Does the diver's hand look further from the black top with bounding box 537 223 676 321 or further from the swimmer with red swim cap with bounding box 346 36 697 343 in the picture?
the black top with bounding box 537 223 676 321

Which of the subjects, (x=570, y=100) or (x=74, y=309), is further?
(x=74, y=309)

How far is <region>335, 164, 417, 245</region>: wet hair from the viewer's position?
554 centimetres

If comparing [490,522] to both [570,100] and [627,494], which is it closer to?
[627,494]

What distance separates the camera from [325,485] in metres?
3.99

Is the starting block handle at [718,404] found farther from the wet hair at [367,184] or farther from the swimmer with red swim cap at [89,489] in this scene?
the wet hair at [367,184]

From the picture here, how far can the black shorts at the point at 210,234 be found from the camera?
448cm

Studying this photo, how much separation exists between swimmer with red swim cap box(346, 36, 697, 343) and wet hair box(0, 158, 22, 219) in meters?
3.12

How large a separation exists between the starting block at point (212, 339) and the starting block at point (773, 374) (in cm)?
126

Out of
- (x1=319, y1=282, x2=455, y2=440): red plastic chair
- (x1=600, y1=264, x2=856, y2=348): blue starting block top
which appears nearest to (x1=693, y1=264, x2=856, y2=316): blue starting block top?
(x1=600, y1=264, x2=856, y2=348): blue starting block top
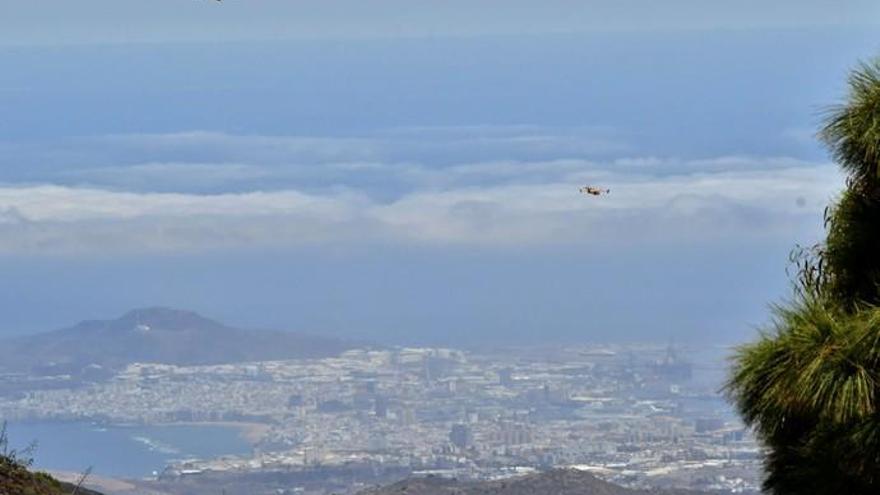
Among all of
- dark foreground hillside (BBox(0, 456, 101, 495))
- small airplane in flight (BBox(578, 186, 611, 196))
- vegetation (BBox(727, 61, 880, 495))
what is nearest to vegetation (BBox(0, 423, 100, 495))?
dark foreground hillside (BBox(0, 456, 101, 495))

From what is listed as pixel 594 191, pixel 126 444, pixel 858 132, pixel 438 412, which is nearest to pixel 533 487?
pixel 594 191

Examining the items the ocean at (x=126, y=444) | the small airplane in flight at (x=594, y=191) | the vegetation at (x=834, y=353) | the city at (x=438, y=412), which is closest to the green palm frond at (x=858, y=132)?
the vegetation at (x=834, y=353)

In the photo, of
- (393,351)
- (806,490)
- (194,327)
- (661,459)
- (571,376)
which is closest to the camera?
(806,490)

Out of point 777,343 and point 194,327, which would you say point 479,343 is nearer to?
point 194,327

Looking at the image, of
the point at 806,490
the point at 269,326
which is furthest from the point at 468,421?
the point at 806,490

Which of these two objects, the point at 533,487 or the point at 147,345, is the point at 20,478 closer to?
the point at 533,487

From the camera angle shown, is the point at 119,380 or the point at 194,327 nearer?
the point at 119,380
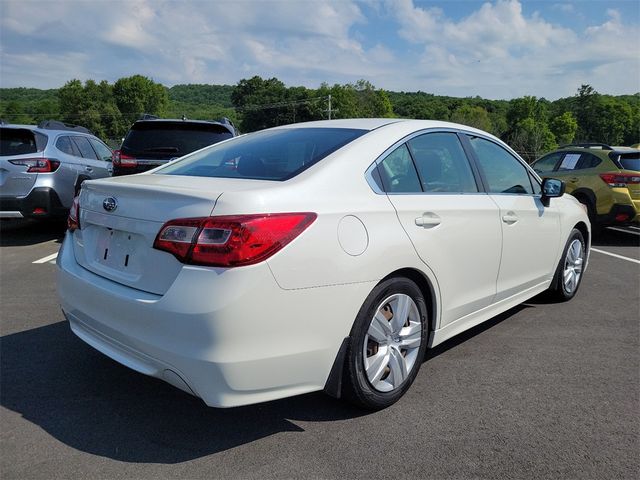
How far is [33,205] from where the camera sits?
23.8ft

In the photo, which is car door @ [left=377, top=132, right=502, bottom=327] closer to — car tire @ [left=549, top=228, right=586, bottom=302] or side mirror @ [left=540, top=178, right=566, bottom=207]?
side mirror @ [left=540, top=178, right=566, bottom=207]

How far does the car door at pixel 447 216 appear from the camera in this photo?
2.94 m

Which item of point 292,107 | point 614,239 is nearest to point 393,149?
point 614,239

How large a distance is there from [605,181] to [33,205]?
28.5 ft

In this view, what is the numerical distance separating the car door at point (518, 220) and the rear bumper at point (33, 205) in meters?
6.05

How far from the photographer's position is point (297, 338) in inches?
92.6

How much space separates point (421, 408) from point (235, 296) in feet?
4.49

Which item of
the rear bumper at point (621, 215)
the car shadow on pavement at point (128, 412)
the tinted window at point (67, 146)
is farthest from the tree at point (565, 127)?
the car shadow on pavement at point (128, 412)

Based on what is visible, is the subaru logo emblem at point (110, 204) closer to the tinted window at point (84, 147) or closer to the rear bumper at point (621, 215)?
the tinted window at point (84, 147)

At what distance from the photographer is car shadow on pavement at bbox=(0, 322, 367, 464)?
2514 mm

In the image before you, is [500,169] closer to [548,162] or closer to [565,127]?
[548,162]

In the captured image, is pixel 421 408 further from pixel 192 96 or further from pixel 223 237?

### GOAL OF THE EXERCISE:
Collect every line of the records above that contains the string "bounding", treating case as significant.

### CORRECT ANSWER:
Does the diver's hand look further from the black top with bounding box 537 223 676 321 or further from the swimmer with red swim cap with bounding box 346 36 697 343 in the picture?
the black top with bounding box 537 223 676 321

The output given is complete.